** WHAT TO WORK ON **
Nothing is needed except the lines below that run from the one with "Maricka street in Gdansk, Poland. 61834175" through the one with "Mephisto Lace-Up Shoes", repeated exactly.

** RECORDS **
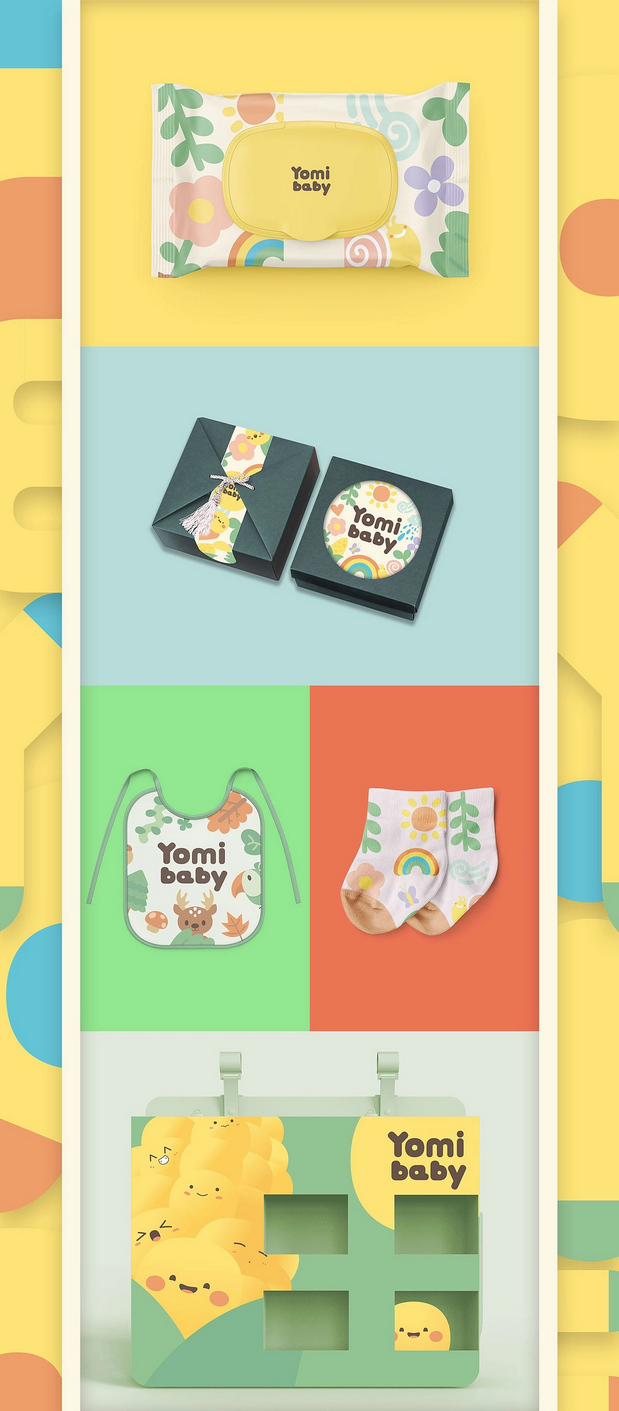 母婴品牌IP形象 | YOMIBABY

* * *

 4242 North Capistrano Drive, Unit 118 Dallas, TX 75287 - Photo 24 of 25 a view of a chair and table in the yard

--

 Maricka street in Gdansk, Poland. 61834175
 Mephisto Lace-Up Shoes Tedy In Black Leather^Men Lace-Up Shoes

** WRITTEN ANSWER **
 Maricka street in Gdansk, Poland. 61834175
 Mephisto Lace-Up Shoes Tedy In Black Leather^Men Lace-Up Shoes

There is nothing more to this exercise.